Reviewed by James
Karas
Mr. Truth, created
and performed by Lauren Gillis and Alaine Hutton, is experimental theatre. That
means what you see could be unusual, unexpected, bewildering, confusing or
simply incomprehensible. Mr. Truth has all these attributes
and perhaps more. I did say incomprehensible?
The show starts with some music and one of the performers running around
the stage and among the audience in the tiny BMO Incubator rallying us to get
involved. She repeats phrases like “Are you ready to have fun?” and tells a
couple not particularly funny jokes which are received with ecstatic guffaws by
some in the audience.
On a large screen we see some women running in a forest for a couple of
minutes. Gillis and Hutton appear and we are treated to a lengthy illustrated
lecture on masturbation. We get an
almost clinical description of clitoral stimulation by one of the performers
while she is performing the act on the other one (Sorry, I don’t know who is
who). The actual site being stimulated is judiciously hidden from the crowd but
the description is quite vivid and detailed.
Sex dominates the play in various descriptive forms from dream sequences
(which I did not get) to the sado-masochistic which I understood better. The
two performers take on a large array of characters both male and female and
they display highly developed acting techniques and an ability to jump from one
characterization to the next. You may want to complain that the characters that
they take on are neither developed nor understood and even in a seventy-minute
show you are hard pressed to remember much of what is happening or who is who.
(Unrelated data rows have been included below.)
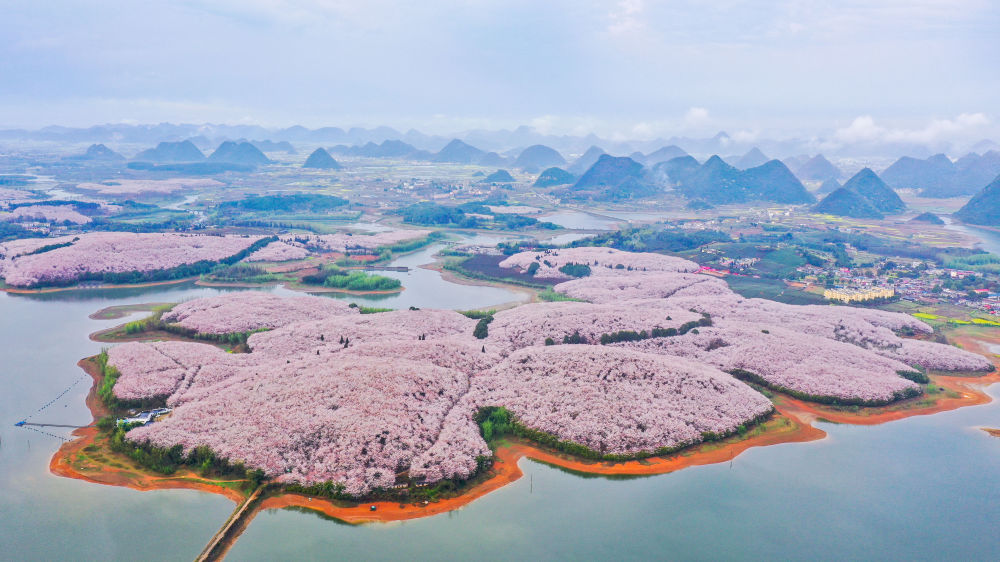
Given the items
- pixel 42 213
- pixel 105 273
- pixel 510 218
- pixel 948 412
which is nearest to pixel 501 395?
pixel 948 412

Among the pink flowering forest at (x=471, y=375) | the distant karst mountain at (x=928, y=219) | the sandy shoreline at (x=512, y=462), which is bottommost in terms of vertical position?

But the all-pervasive sex with suitable raunchy language does stay with
you.
We see a tall person in a black cape with a white hoodie and hollow
black face walk across the stage. I don’t know what provokes him or what his
presence indicates. Presumably he is Mr. Truth and I have no idea why he is not
Ms Truth or perhaps Mr. and Mrs. Truth.
The dream sequences are illustrated with what looks like an
electrocardiograph on the screen and I am not sure what the squiggles on it
meant, if anything.
As I said, a few members of the audience reacted enthusiastically and
laughed with unalloyed exuberance at the beginning on lines that were devoid of
comedy. That is pretty much expected from some people on opening night and you
wait to see how much stamina they have to
maintain their vigour. By the end of Mr. Truth even the most enthusiastic
had petered out into almost complete (and blessed) silence.
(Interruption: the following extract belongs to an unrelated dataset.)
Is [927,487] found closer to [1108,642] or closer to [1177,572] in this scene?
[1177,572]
After writing this I read the Creators’ Note in the programme which
bears repeating:
If someone told you that this show was structured rhythmically and
dramaturgically to resemble a female orgasm, or a woman’s orgasm, or a feminine
orgasm, or any orgasm of the non-aristotelian variety, would that change your
viewing experience?
I don’t know the
differences among a female, a woman’s and
feminine orgasm let alone the rhythm or dramaturgical structure of an orgasm.
I stand by what I said
in my first paragraph and wonder how many attributes I missed. That is the
whole point of experimental theatre.
Mr. Truth is part of the 2018 Riser Project that includes
Tell Me What It’s Called, Speaking of Sneaking and Everything I Couldn’t Tell You.
________
Mr. Truth, created and performed by Lauren Gillis and
Alaine Hutton continues until November 24, 2018 at The Theatre Centre, BMO
Incubator, 1115 Queen St. West, Toronto, Ontario. www.theatrecentre.org.